После этого отношение Ясомэникэ к Бандусене стало намного более терпимым. Правда, внешне все оставалось по-прежнему. Только к Санату она относилась теперь совершенно по-другому — приветливо встречала его, и каждый раз у нее находились для мальчика добрые и ласковые слова. Саната все время тянуло в «большой дом», где бабушка рассказывала ему интересные истории, а дядя Вималядаса всегда находил время поиграть с ним. Его только отпугивало присутствие там недоброжелательной и замкнутой Ясомэникэ. Но каким чудесным образом все изменилось! И теперь по утрам Санат нередко провожал свою тетю в школу — его ручонка покоилась в ее ладони, и они оживленно о чем-то разговаривали.
11
Как только закончились треволнения, вызванные появлением еще одного ребенка в семье Бандусены, и были решены возникшие в связи с этим имущественные вопросы, все внимание Описара Хаминэ вновь вернулось к проблеме, которая уже давно сначала исподволь, а потом все сильнее и сильнее беспокоила ее: как найти Ясомэникэ мужа. То, что Ясомэникэ в ее годы оставалась одинока, было настоящим несчастьем. А уж если Описара Хаминэ считала, что ее коснулось несчастье, то ни о чем другом ни думать, ни говорить она не могла. Первыми слушателями ее жалоб и причитаний пришлось быть Ясомэникэ и Вималядасе.
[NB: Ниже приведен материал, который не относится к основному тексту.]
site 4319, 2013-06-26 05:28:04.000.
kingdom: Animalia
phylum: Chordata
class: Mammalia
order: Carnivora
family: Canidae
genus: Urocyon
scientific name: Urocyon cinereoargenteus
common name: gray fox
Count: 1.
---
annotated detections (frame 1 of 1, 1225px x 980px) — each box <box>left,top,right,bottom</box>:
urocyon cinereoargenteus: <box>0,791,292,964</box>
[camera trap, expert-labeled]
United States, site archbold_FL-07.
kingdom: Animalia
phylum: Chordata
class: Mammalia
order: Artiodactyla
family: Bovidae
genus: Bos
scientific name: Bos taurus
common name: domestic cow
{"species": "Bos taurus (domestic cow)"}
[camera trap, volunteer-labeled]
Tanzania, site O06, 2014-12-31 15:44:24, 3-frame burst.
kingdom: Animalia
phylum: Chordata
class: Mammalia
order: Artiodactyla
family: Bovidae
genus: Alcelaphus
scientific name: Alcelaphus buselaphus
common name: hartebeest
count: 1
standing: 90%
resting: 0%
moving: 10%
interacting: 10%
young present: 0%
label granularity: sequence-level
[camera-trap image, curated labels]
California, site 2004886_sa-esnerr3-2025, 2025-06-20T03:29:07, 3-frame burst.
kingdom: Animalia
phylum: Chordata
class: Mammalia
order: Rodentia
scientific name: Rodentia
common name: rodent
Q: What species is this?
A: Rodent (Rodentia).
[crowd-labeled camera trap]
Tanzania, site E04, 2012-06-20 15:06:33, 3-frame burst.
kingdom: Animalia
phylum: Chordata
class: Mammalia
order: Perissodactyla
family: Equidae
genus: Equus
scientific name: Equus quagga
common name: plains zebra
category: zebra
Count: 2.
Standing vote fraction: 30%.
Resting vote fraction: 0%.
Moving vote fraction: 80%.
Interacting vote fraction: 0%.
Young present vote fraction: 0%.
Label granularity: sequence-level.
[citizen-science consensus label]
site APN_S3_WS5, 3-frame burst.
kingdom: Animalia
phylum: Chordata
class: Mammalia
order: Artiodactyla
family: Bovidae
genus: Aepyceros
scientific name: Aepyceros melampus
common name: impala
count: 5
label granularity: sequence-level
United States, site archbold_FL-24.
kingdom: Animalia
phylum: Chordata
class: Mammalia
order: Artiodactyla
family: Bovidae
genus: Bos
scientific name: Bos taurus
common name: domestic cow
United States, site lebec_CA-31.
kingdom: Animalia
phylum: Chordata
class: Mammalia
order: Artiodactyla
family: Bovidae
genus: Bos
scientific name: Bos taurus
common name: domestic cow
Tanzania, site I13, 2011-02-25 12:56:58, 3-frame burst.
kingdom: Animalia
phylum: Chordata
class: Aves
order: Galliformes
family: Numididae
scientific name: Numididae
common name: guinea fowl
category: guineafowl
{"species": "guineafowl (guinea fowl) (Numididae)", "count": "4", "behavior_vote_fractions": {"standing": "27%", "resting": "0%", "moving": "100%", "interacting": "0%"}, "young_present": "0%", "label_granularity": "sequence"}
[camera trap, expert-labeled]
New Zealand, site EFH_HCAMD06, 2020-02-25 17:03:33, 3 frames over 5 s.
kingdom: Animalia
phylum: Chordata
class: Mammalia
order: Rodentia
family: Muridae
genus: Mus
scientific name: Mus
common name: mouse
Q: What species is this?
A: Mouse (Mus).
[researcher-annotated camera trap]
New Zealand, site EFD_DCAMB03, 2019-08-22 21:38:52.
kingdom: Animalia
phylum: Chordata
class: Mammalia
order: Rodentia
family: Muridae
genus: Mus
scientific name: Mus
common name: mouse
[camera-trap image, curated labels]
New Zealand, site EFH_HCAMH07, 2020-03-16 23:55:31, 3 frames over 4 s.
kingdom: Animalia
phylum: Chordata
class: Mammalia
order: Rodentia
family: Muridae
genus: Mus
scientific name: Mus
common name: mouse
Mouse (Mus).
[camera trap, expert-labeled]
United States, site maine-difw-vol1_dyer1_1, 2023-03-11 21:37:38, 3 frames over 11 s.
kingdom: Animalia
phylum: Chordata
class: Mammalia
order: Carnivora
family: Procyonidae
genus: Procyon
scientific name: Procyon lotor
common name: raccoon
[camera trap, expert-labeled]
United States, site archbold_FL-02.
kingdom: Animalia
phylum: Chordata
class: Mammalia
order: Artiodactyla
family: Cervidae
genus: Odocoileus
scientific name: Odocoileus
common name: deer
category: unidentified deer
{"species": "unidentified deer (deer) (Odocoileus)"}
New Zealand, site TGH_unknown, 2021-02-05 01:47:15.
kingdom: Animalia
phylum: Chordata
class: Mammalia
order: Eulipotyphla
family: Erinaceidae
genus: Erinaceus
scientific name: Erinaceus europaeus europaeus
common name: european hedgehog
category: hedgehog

Ясомэникэ относилась к причитаниям матери довольно сдержанно, а у Вималядасы выдержки хватило ненадолго.
— Мама, теперь ты с утра до вечера и с вечера до утра говоришь об одном и том же. Хоть караул кричи! — заявил он однажды Описара Хаминэ.
— Что ты понимаешь? — оборвала его Описара Хаминэ. — Сиди и помалкивай!
Не встретив понимания со стороны домашних, Описара Хаминэ стала изливать душу кому ни попадя — Бастияну, которого они нанимали собирать кокосовые орехи, Манги, торговавшему орехами кос, прачке, приходившей к ним стирать белье. Они охотно поддакивали Описара Хаминэ, но не проявляли того участия, на которое она рассчитывала. И Описара Хаминэ решила искать сочувствия у Саттихами. Однажды, когда Саттихами натирала ей голову маслом, она приступила к делу:
— И Ясомэникэ, и Вималядаса ничего-то не понимают. Ведь если дома есть девушка того возраста, когда уже давно пора быть замужем, то это все равно что Махамэра свалилась на голову. А Ясомэникэ ведет себя так, словно ее это и не касается. Что же она, собирается всю жизнь провести в монастыре? Надо что-нибудь делать, и поскорее!